• [What is expected] Return the rows from the one containing "(2) Royal 435dx" through the one containing "Picture 1 of 6" word for word, leaving out the pictures.

• [The input]
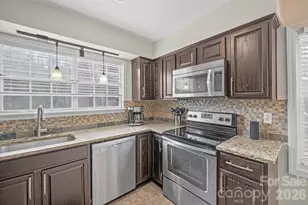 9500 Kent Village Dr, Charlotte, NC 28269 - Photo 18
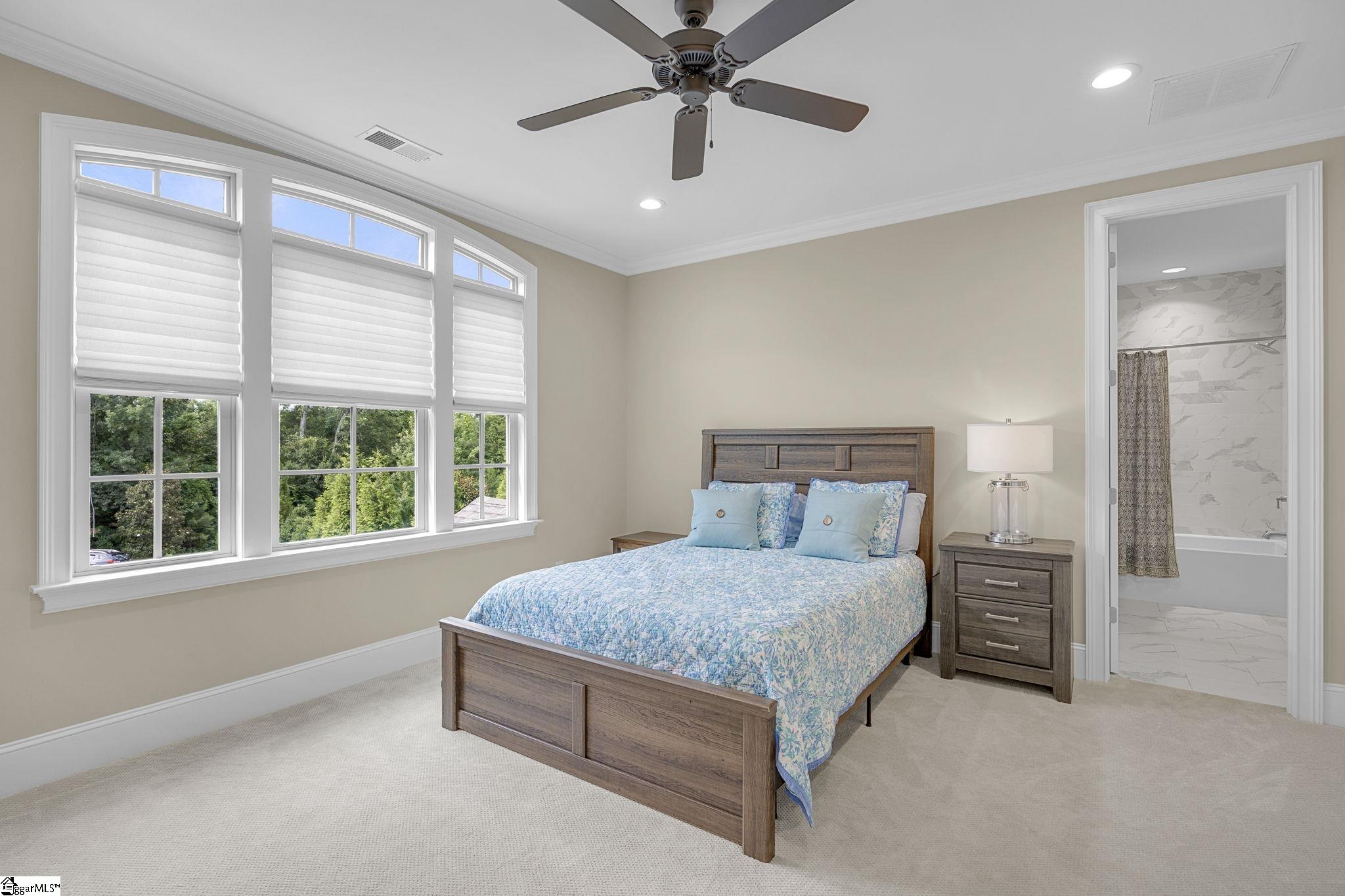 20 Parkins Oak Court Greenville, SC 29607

--

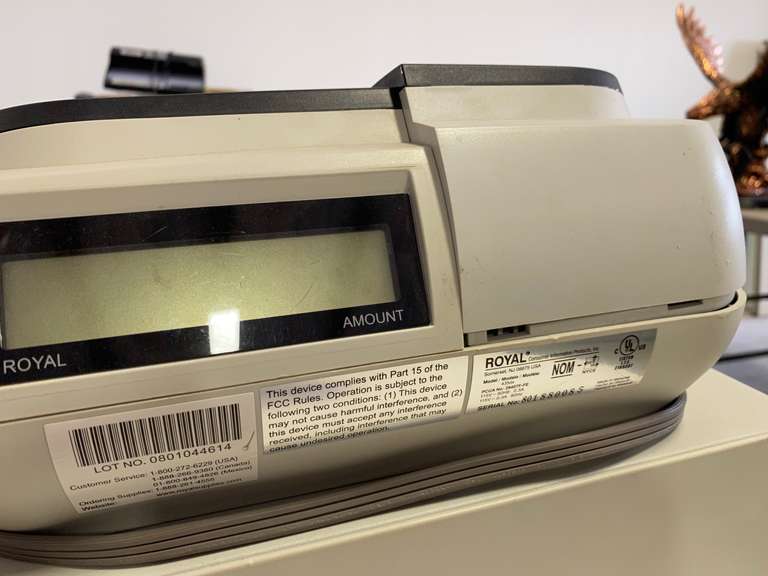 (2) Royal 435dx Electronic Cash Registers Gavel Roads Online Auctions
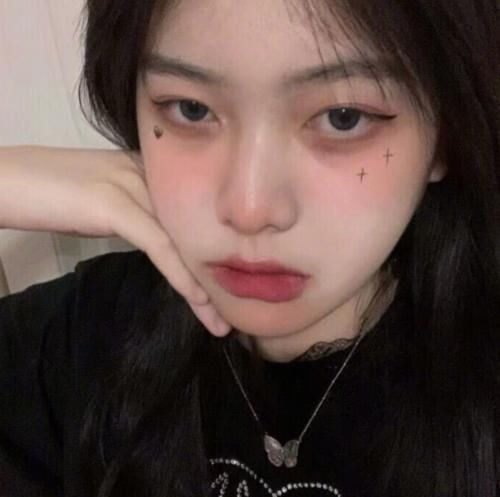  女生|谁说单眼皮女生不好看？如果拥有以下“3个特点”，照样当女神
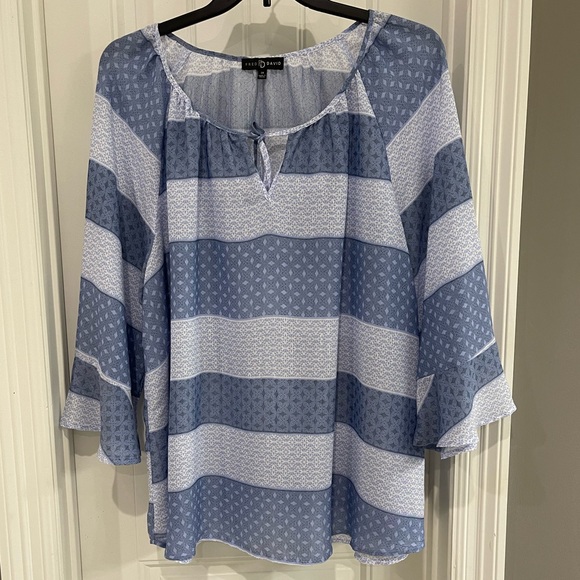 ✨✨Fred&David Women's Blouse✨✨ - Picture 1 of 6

* * *

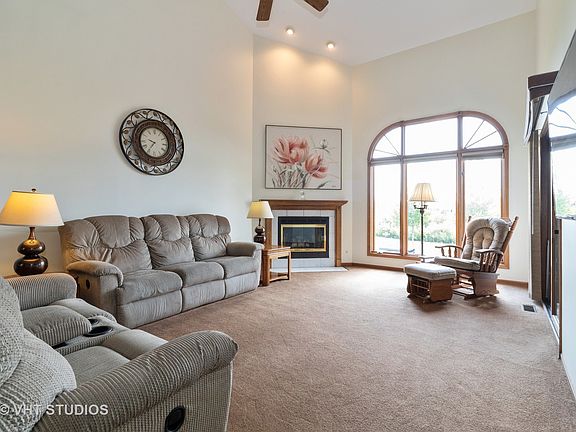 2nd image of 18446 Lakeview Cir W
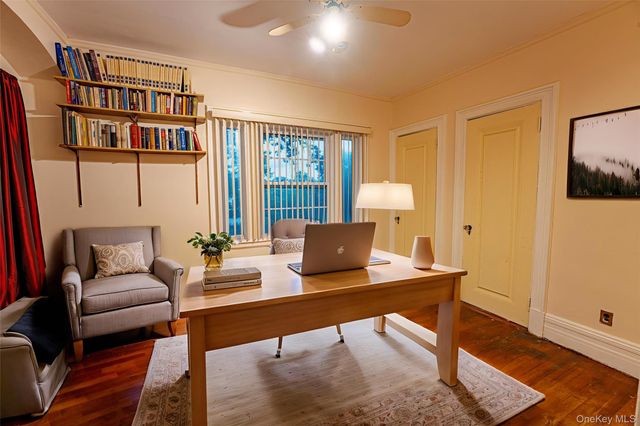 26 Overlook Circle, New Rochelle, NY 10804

• [Answer space]
 (2) Royal 435dx Electronic Cash Registers Gavel Roads Online Auctions
  女生|谁说单眼皮女生不好看？如果拥有以下“3个特点”，照样当女神
 ✨✨Fred&David Women's Blouse✨✨ - Picture 1 of 6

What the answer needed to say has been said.